Application of Hidden Markov Models and Hidden Semi-Markov Models to Financial Time Series

Hidden Markov Models (HMMs) and Hidden Semi-Markov Models (HSMMs) provide flexible, general-purpose models for univariate and multivariate time series. Although interest in HMMs and HSMMs has continuously increased during the past years, and numerous articles on theoretical and practical aspects have been published, several gaps remain. This thesis addresses some of them, divided into three main topics. 1. Computational issues in parameter estimation of stationary HMMs. The parameters of a HMM can be estimated by direct numerical maximization (DNM) of the log-likelihood function or, more popularly, using the Expectation-Maximization (EM) algorithm. We show how the EM algorithm could be modified to fit stationary HMMs. We propose a hybrid algorithm that is designed to combine the advantageous features of the EM and DNM algorithms, and compare the performance of the three algorithms (EM, DNM and the hybrid). We then describe the results of an experiment to assess the true coverage probability of bootstrap-based confidence intervals for the parameters. 2. A Markov switching approach to model time-varying Beta risk of pan-European Industry portfolios. The motive to take up this topic was the development of a joint model for many financial time series. We study two Markov switching models in a Capital Asset Pricing Model framework, and compare their forecast performances to three models, namely a bivariate t-GARCH(1,1) model, two Kalman filter based approaches and a bivariate stochastic volatility model. 3. Stylized facts of financial time series and HSMMs.
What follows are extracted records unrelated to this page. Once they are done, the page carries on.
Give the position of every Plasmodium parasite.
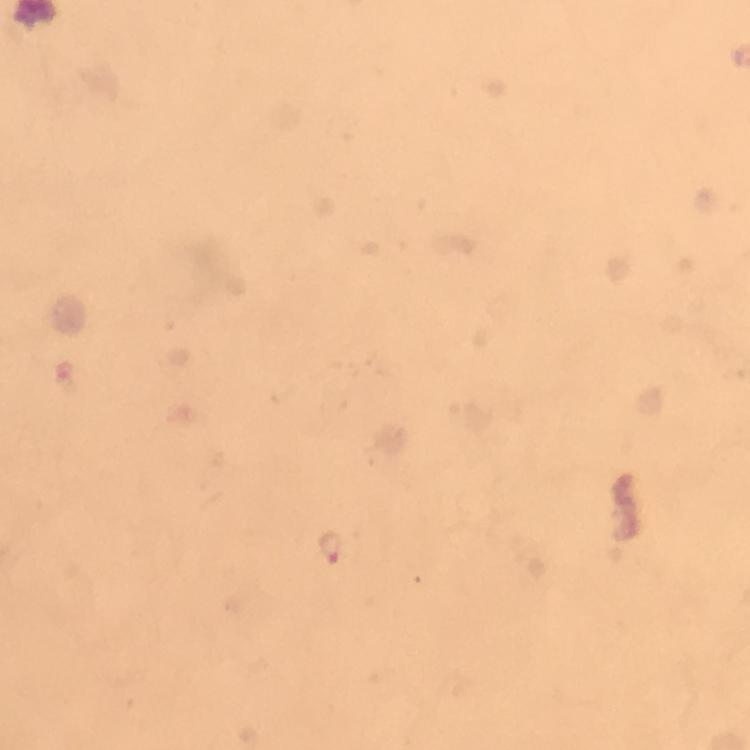
Approximate centers as [x, y] in pixels.
Plasmodium parasites: [67, 377], [329, 548].

image_size: 750×750 pixels
stain: Giemsa
cropped_from: a single field of view
immersion_oil: applied
preparation: thick smear
context: from a malaria diagnostic workup
magnification: 100x
capture: smartphone mounted on the microscope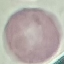

Malaria status: uninfected. Thin blood film. Cell patch, automatically extracted from a larger field of view and resized to 64 × 64 pixels. Acquired by smartphone through the microscope eyepiece. Giemsa-stained preparation.Locate every Plasmodium parasite.
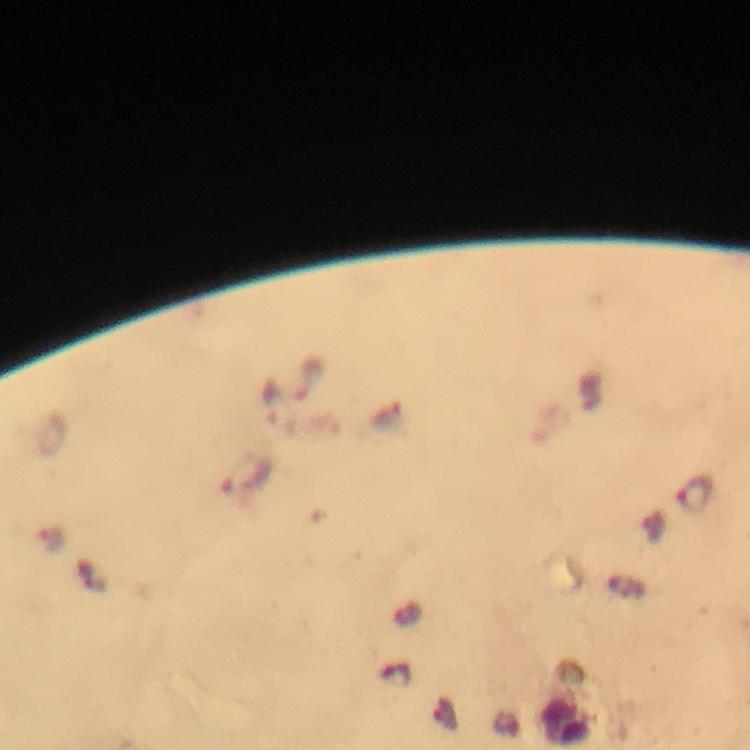
Approximate centers as [x, y] in pixels.
Plasmodium parasites: [246, 476], [693, 493].

Summary:
  - Context: from a diagnostic examination for malaria
  - Cropped from: a single field of view
  - Image size: 750×750 pixels
  - Preparation: thick blood smear
  - Magnification: 100x
  - Capture: smartphone photograph through a microscope
  - Stain: Giemsa
  - Immersion oil: appliedAssess this cell for malaria.
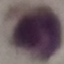
It is uninfected.

Summary:
  - Stain: Giemsa
  - Preparation: thin blood film
  - Image type: cell patch, automatically extracted from a larger field of view and resized to 64 × 64 pixels
  - Capture: smartphone camera at the microscope eyepiece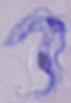

Summary:
  - Identification: trypanosome
  - Modality: micrograph
  - Magnification: 1000x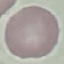
malaria status = uninfected
stain = Giemsa
preparation = thin blood film
capture = smartphone through the microscope eyepiece
image type = automatically extracted cell patch, resized to 64 × 64 pixelsFind each parasitized RBC.
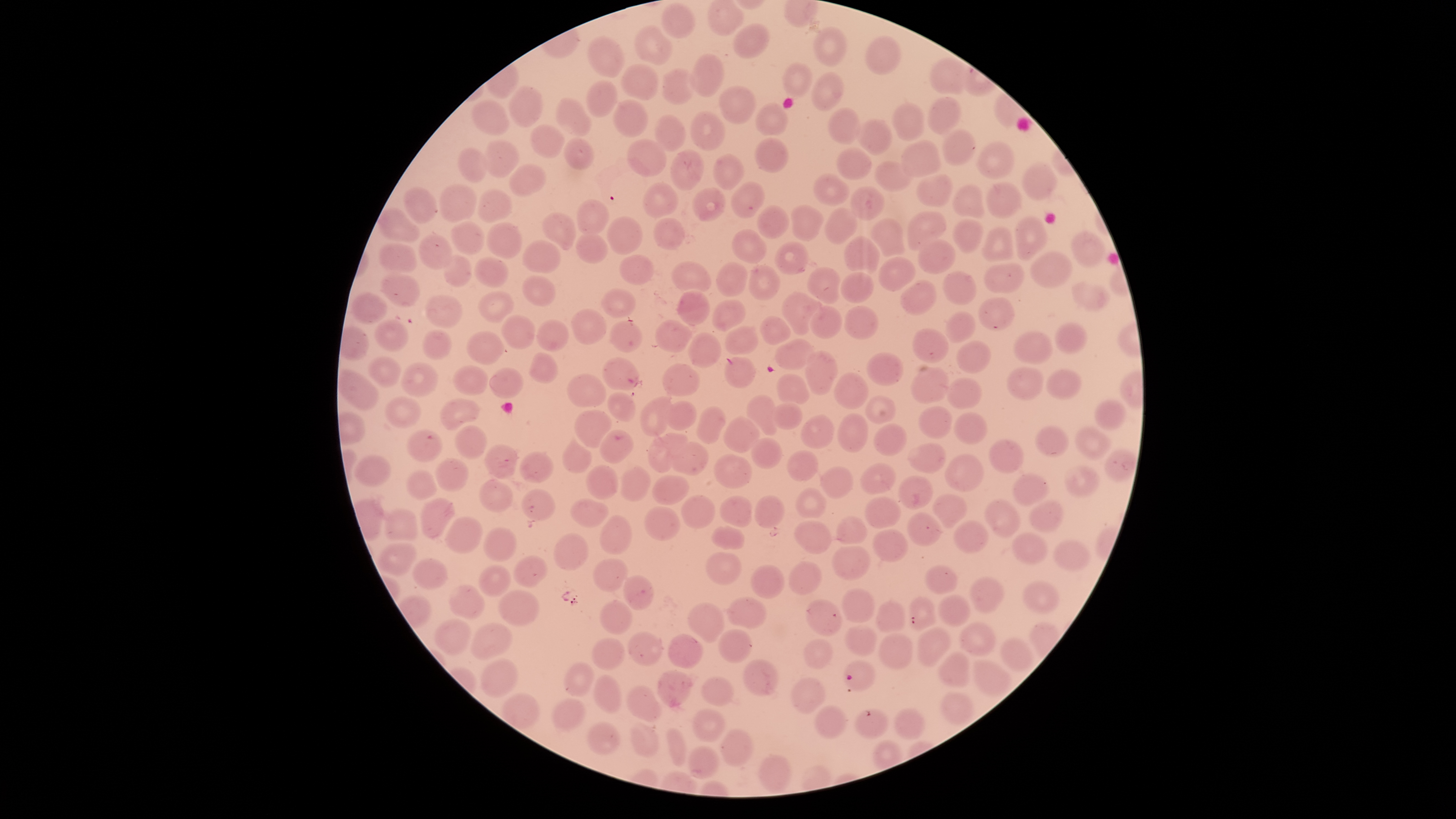

Approximate bounding boxes as {left, top, right, bottom} in pixels.
Parasitized RBCs: {843, 661, 877, 690}.

Approximate bounding boxes as {left, top, right, bottom} in pixels.
Summary:
  - Uninfected RBCs: {707, 0, 746, 36}, {661, 4, 697, 38}, {733, 23, 770, 58}, {634, 26, 673, 65}, {813, 27, 848, 66}, {865, 35, 901, 76}, {588, 37, 624, 78}, {690, 53, 725, 96}, {929, 56, 969, 95}, {783, 62, 813, 97}, {620, 63, 658, 100}, {662, 68, 694, 105}, {812, 73, 845, 111}, {586, 81, 618, 118}, {509, 86, 545, 128}, {718, 86, 756, 125}, {927, 97, 962, 134}, {555, 98, 591, 135}, {613, 100, 648, 137}, {470, 102, 509, 135}, {891, 103, 924, 141}, {755, 104, 790, 136}, {828, 107, 860, 145}, {689, 110, 726, 151}, {655, 115, 686, 150}, {858, 119, 892, 156}, {530, 124, 564, 159}, {941, 129, 976, 166}, {564, 138, 593, 169}, {627, 138, 666, 177}, {754, 138, 787, 173}, {484, 140, 519, 177}, {901, 140, 941, 177}, {977, 142, 1014, 178}, {836, 147, 872, 180}, {458, 148, 489, 183}, {671, 149, 704, 191}, {713, 153, 743, 192}, {875, 160, 914, 191}, {510, 163, 545, 197}, {1022, 164, 1058, 200}, {813, 173, 850, 208}, {917, 174, 953, 207}, {643, 182, 679, 217}, {731, 182, 765, 219}, {986, 182, 1023, 219}, {440, 184, 477, 223}, {952, 184, 985, 219}, {849, 186, 886, 220}, {403, 187, 438, 223}, {692, 188, 726, 221}, {477, 189, 513, 223}, {577, 198, 608, 236}, {758, 204, 789, 238}, {792, 205, 824, 242}, {824, 206, 858, 242}, {378, 208, 419, 242}, {907, 212, 948, 250}, {541, 214, 576, 250}, {606, 216, 643, 256}, {1015, 216, 1049, 261}, {871, 217, 904, 256}, {653, 218, 687, 249}, {951, 220, 984, 253}, {451, 222, 485, 255}, {487, 223, 521, 258}, {979, 226, 1013, 262}, {730, 228, 766, 262}, {1070, 229, 1104, 267}, {576, 232, 607, 264}, {419, 235, 453, 269}, {842, 236, 881, 274}, {916, 238, 956, 277}, {522, 239, 560, 274}, {773, 241, 809, 274}, {380, 243, 417, 272}, {1030, 251, 1072, 289}, {618, 253, 655, 285}, {443, 256, 471, 288}, {474, 257, 510, 287}, {878, 257, 915, 292}, {671, 261, 712, 293}, {714, 263, 748, 297}, {749, 264, 780, 300}, {983, 264, 1024, 293}, {807, 267, 840, 303}, {942, 271, 976, 305}, {839, 272, 875, 303}, {382, 274, 419, 308}, {522, 276, 557, 306}, {900, 280, 936, 314}, {1072, 281, 1111, 310}, {600, 288, 636, 318}, {677, 288, 710, 326}, {478, 291, 514, 323}, {352, 292, 387, 324}, {782, 292, 823, 335}, {426, 295, 463, 329}, {978, 297, 1014, 332}, {711, 299, 747, 332}, {809, 306, 841, 340}, {844, 306, 879, 339}, {571, 309, 608, 344}, {945, 311, 976, 341}, {502, 314, 535, 348}, {759, 316, 791, 344}, {375, 318, 409, 353}, {537, 320, 569, 351}, {654, 320, 693, 354}, {609, 321, 643, 352}, {1054, 322, 1086, 353}, {724, 326, 759, 356}, {422, 329, 453, 361}, {911, 329, 948, 363}, {465, 331, 504, 366}, {1014, 331, 1052, 365}, {687, 332, 722, 368}, {774, 338, 816, 370}, {957, 340, 990, 373}, {804, 351, 838, 393}, {868, 351, 902, 386}, {530, 353, 558, 384}, {724, 356, 756, 389}, {368, 357, 404, 387}, {602, 357, 640, 390}, {662, 363, 699, 397}, {400, 364, 439, 397}, {453, 366, 488, 396}, {910, 366, 948, 403}, {490, 368, 525, 399}, {1006, 368, 1044, 400}, {1046, 369, 1081, 399}, {338, 370, 378, 412}, {835, 372, 869, 409}, {775, 374, 812, 405}, {565, 375, 607, 407}, {946, 376, 981, 409}, {606, 393, 635, 423}, {746, 394, 781, 436}, {865, 395, 895, 424}, {386, 396, 422, 429}, {639, 396, 675, 438}, {441, 400, 479, 431}, {666, 400, 697, 430}, {772, 401, 803, 430}, {1094, 401, 1126, 431}, {696, 405, 725, 444}, {917, 406, 952, 439}, {573, 409, 612, 449}, {954, 412, 988, 445}, {838, 414, 868, 452}, {799, 415, 834, 449}, {723, 416, 759, 452}, {874, 424, 907, 456}, {455, 426, 487, 459}, {1035, 426, 1069, 457}, {1074, 427, 1113, 459}, {599, 429, 632, 463}, {405, 430, 443, 462}, {646, 434, 689, 473}, {562, 438, 591, 473}, {750, 438, 783, 469}, {989, 439, 1023, 473}, {670, 442, 709, 476}, {908, 442, 947, 473}, {485, 445, 518, 478}, {787, 450, 817, 481}, {1105, 450, 1136, 482}, {520, 453, 555, 484}, {713, 453, 753, 489}, {353, 455, 391, 487}, {944, 455, 984, 492}, {434, 457, 469, 491}, {860, 463, 895, 495}, {620, 464, 652, 501}, {585, 465, 618, 500}, {820, 467, 852, 499}, {1063, 467, 1101, 497}, {406, 471, 438, 500}, {1011, 472, 1050, 507}, {652, 475, 689, 505}, {898, 476, 933, 508}, {480, 480, 514, 513}, {522, 488, 555, 522}, {796, 488, 827, 519}, {680, 495, 716, 529}, {720, 495, 752, 527}, {933, 495, 967, 528}, {755, 496, 785, 529}, {865, 497, 901, 528}, {421, 499, 455, 539}, {570, 500, 608, 528}, {986, 501, 1023, 539}, {1030, 503, 1063, 533}, {644, 506, 681, 541}, {383, 509, 418, 541}, {906, 512, 942, 546}, {598, 514, 632, 556}, {836, 515, 868, 546}, {446, 517, 484, 553}, {794, 521, 833, 554}, {953, 521, 989, 554}, {711, 526, 745, 550}, {483, 528, 518, 562}, {874, 529, 908, 562}, {1012, 531, 1048, 564}, {554, 533, 589, 571}, {1052, 541, 1090, 571}, {378, 543, 416, 578}, {833, 546, 870, 581}, {705, 551, 742, 586}, {514, 556, 547, 588}, {411, 559, 448, 591}, {593, 559, 628, 591}, {789, 561, 822, 594}, {923, 563, 957, 595}, {477, 564, 511, 597}, {751, 564, 784, 600}, {624, 574, 654, 610}, {969, 576, 1005, 613}, {1024, 582, 1060, 614}, {448, 586, 486, 620}, {496, 589, 541, 626}, {842, 589, 876, 624}, {939, 594, 971, 628}, {728, 597, 767, 628}, {806, 599, 842, 636}, {909, 599, 937, 631}, {601, 601, 632, 635}, {877, 601, 904, 633}, {688, 602, 724, 642}, {433, 620, 471, 655}, {959, 624, 996, 658}, {471, 625, 514, 661}, {718, 627, 752, 663}, {844, 627, 877, 656}, {918, 627, 953, 666}, {628, 631, 663, 667}, {878, 633, 914, 670}, {668, 634, 703, 669}, {592, 637, 624, 671}, {1000, 638, 1033, 673}, {804, 639, 833, 668}, {938, 653, 970, 687}, {744, 659, 778, 695}, {481, 660, 518, 698}, {974, 661, 1011, 696}, {565, 663, 595, 697}, {657, 671, 692, 706}, {593, 675, 623, 713}, {792, 677, 825, 713}, {702, 678, 734, 706}, {626, 687, 662, 722}, {941, 692, 973, 726}, {501, 694, 540, 729}, {554, 700, 583, 731}, {815, 706, 847, 740}, {895, 707, 925, 740}, {691, 709, 725, 742}, {855, 709, 889, 739}, {588, 721, 622, 757}, {631, 721, 659, 757}, {722, 730, 754, 767}, {666, 731, 687, 767}, {687, 744, 720, 780}, {757, 752, 792, 794}
  - Visible region: circular
  - Capture: smartphone photograph through the microscope eyepiece
  - Field of view: single
  - Preparation: thin blood smear
  - Image size: 1456×819 pixels
  - Species: Plasmodium falciparum
  - Stain: Giemsa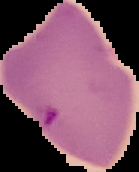

Summary:
  - Image type: cell region segmented out of the field of view; surrounding area masked to black
  - Preparation: thin blood smear
  - Image size: 139×172 pixels
  - Malaria status: parasitized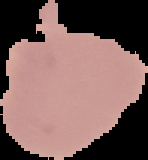

Result: negative for Plasmodium parasites. Cell region segmented out of the field of view; the surrounding area is masked to black. From a thin blood smear. Image is 148×160 pixels.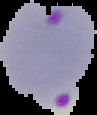
Summary:
  - Malaria status: parasitized
  - Image type: segmented cell region with the area outside set to black
  - Image size: 97×115 pixels
  - Preparation: thin blood smearReport the malaria status of this cell.
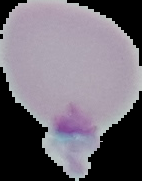
Uninfected.

image_size: 142×181 pixels
preparation: thin blood film
image_type: cell region segmented out of the field of view; surrounding area masked to black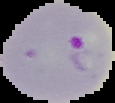

result = Plasmodium parasites detected
image type = cell region segmented out of the field of view; surrounding area masked to black
image size = 115×103 pixels
preparation = thin blood film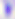

Toxoplasma gondii is seen. 400x magnification. Micrograph.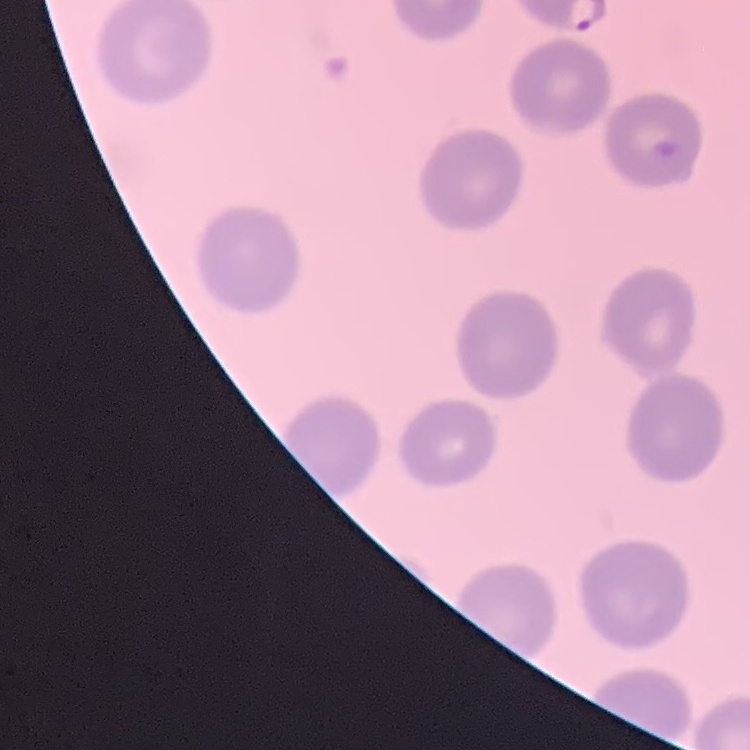
Summary:
  - Red blood cell morphology: no rouleaux formation
  - Stain: Field's or Giemsa
  - Preparation: thin peripheral smear
  - Image type: square crop of a larger photomicrographAssess this cell for malaria.
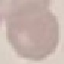
Uninfected.

Thin smear of blood. Photographed with a smartphone camera at the microscope eyepiece. Giemsa-stained preparation. Cell patch, automatically extracted from a larger field of view and resized to 64 × 64 pixels.Name the parasite shown.
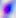
This is Toxoplasma gondii.

Captured at 400x magnification. Photomicrograph.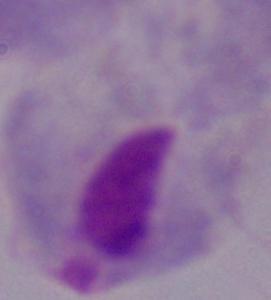

Summary:
  - Identification: trichomonad
  - Magnification: 1000x
  - Modality: photomicrograph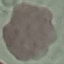 Result: no malaria parasites detected. Acquired by smartphone through the microscope eyepiece. Thin blood film. Cell patch, automatically extracted from a larger field of view and resized to 64 × 64 pixels. Giemsa stain.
The ability of a HMM to reproduce several stylized facts of daily return series was illustrated by Ryden et al. (1998). However, they point out that one stylized fact cannot be reproduced by a HMM, namely the slowly decaying autocorrelation function of squared returns. We present two HSMM-based approaches to model eighteen series of daily sector returns with about 5.000 observations. The key result is that, compared to a HMM, the slowly decaying autocorrelation function is significantly better described by a HSMM with negative binomial sojourn time and Normal conditional distributions.